→ **Supplied data**:
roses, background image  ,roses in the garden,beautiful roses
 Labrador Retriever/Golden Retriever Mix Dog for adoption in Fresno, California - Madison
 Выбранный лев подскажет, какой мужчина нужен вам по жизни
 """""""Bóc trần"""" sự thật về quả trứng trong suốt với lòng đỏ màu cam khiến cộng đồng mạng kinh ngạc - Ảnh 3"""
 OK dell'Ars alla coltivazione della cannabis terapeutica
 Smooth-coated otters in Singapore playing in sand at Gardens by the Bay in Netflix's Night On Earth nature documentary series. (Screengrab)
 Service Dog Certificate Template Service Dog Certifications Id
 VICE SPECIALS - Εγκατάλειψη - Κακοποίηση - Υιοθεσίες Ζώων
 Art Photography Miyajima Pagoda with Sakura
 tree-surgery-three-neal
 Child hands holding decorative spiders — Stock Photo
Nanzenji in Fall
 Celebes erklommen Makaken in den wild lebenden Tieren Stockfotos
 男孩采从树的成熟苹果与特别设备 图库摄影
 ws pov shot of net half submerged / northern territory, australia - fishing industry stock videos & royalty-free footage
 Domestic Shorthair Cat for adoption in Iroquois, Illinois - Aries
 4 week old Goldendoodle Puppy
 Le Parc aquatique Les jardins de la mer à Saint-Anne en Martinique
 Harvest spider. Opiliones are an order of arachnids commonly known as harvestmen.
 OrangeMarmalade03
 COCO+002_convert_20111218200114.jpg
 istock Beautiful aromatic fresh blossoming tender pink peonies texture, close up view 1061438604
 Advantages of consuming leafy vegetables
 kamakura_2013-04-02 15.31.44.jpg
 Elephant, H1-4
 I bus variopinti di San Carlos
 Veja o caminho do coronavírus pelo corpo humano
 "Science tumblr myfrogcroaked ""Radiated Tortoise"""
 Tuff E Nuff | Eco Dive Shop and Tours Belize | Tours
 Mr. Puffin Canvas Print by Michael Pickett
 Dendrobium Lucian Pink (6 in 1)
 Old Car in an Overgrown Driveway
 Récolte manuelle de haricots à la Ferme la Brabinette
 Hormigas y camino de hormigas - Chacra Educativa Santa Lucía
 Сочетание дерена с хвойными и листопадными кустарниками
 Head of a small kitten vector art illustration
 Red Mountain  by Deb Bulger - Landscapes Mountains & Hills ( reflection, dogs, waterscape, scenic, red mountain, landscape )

→ **Exercise goal**: Among the entries, count how many lines hold the string "adoption", then state only that number.

→ **Solution to this task**: 2